Edward Soja

From Wikipedia, the free encyclopedia
Jump to navigation Jump to search

Edward William Soja
Edward Soja at Select Books, Singapore - 20130124-02.jpg
Soja in Singapore in 2013
Born(1940-05-04)May 4, 1940
New York City, U.S.
DiedNovember 1, 2015(2015-11-01) (aged 75)
Los Angeles, California, U.S.
AwardsVautrin Lud Prize
Academic work
Notable ideasThirdspace

Edward William Soja (/ˈsə/; 1940–2015) was a self-described urbanist,[1] a noted postmodern political geographer and urban theorist on the planning faculty at UCLA, where he was Distinguished Professor of Urban Planning, and the London School of Economics. He had a Ph.D. from Syracuse University. His early research focused on planning in Kenya, but Soja came to be known as the world's leading spatial theorist with a distinguished career writing on spatial formations and social justice.

In 2015 he was awarded the Vautrin Lud Prize, the highest honor for a geographer and often called the Nobel Prize in the field of geography.

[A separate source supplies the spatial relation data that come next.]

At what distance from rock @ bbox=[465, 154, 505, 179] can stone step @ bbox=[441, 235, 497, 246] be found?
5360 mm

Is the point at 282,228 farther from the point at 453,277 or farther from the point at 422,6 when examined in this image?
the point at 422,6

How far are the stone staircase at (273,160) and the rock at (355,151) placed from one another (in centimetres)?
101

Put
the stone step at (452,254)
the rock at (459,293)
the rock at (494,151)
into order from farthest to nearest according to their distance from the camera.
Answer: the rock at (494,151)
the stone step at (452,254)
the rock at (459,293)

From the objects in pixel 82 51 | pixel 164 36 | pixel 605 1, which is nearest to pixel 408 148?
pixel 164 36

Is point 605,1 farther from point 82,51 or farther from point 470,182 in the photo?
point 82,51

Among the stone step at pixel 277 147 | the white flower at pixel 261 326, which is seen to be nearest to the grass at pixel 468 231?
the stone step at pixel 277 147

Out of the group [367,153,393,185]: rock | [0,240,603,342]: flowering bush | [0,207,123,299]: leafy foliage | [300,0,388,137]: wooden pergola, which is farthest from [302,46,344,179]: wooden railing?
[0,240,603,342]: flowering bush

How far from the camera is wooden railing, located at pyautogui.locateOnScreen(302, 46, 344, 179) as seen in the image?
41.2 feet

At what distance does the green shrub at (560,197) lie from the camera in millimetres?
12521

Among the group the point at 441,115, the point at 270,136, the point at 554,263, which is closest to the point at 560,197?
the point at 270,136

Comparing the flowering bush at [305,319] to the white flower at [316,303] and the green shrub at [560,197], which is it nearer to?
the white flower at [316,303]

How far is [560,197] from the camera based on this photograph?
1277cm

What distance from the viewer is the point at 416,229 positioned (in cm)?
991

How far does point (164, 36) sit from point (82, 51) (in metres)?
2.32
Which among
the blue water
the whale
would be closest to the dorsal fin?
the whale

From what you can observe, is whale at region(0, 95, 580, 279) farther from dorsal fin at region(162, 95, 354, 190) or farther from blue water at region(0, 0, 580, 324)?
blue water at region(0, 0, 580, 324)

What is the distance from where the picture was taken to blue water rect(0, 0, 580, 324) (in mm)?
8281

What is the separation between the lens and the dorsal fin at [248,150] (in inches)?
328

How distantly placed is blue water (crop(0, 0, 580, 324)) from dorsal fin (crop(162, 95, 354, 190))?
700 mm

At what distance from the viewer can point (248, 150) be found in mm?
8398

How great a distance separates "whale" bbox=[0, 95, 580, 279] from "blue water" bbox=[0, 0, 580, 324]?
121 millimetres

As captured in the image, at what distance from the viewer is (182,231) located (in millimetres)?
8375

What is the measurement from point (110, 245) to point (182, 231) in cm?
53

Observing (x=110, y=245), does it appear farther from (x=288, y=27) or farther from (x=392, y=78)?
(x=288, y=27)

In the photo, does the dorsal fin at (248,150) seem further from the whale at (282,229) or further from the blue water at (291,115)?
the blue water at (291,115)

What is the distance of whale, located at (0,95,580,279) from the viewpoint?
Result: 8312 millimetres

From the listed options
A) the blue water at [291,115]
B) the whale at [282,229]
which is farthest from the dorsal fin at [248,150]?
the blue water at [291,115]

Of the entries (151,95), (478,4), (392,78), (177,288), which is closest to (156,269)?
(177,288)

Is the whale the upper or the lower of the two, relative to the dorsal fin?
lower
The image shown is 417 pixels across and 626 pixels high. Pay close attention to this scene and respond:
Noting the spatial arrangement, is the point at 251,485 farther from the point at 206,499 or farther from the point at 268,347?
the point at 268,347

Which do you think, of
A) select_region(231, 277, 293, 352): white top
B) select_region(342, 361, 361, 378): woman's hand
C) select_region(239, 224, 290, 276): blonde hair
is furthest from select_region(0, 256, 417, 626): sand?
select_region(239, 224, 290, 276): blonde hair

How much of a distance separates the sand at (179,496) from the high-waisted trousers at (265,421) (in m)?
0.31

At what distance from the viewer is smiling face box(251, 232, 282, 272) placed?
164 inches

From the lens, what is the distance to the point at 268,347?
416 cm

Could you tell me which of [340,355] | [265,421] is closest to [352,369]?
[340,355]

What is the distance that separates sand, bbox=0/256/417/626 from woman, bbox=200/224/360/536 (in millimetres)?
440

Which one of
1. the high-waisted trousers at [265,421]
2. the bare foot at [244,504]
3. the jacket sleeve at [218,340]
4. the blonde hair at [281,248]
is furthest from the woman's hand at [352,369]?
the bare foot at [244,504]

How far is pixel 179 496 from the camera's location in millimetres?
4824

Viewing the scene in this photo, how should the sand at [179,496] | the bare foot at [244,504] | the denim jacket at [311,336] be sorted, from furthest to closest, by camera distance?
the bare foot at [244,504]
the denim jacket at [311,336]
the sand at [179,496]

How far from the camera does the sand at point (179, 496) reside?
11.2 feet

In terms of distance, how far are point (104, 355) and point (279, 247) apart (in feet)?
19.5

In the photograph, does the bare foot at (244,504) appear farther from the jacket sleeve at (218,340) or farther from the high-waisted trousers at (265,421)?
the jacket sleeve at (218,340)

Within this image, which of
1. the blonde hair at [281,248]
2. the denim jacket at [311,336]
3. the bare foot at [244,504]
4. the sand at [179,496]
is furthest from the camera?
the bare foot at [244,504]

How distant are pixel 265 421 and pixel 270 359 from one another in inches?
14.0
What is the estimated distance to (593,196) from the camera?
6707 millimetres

In addition to his readings of American feminist cultural theorist bell hooks (1952-2021), and French intellectual Michel Foucault (1926–1984), Soja's greatest contribution to spatial theory and the field of cultural geography is his use of the work of French Marxist urban sociologist Henri Lefebvre (1901–1991), author of The Production of Space (1974). Soja updated Lefebvre's concept of the spatial triad with his own concept of spatial trialectics which includes thirdspace, or spaces that are both real and imagined.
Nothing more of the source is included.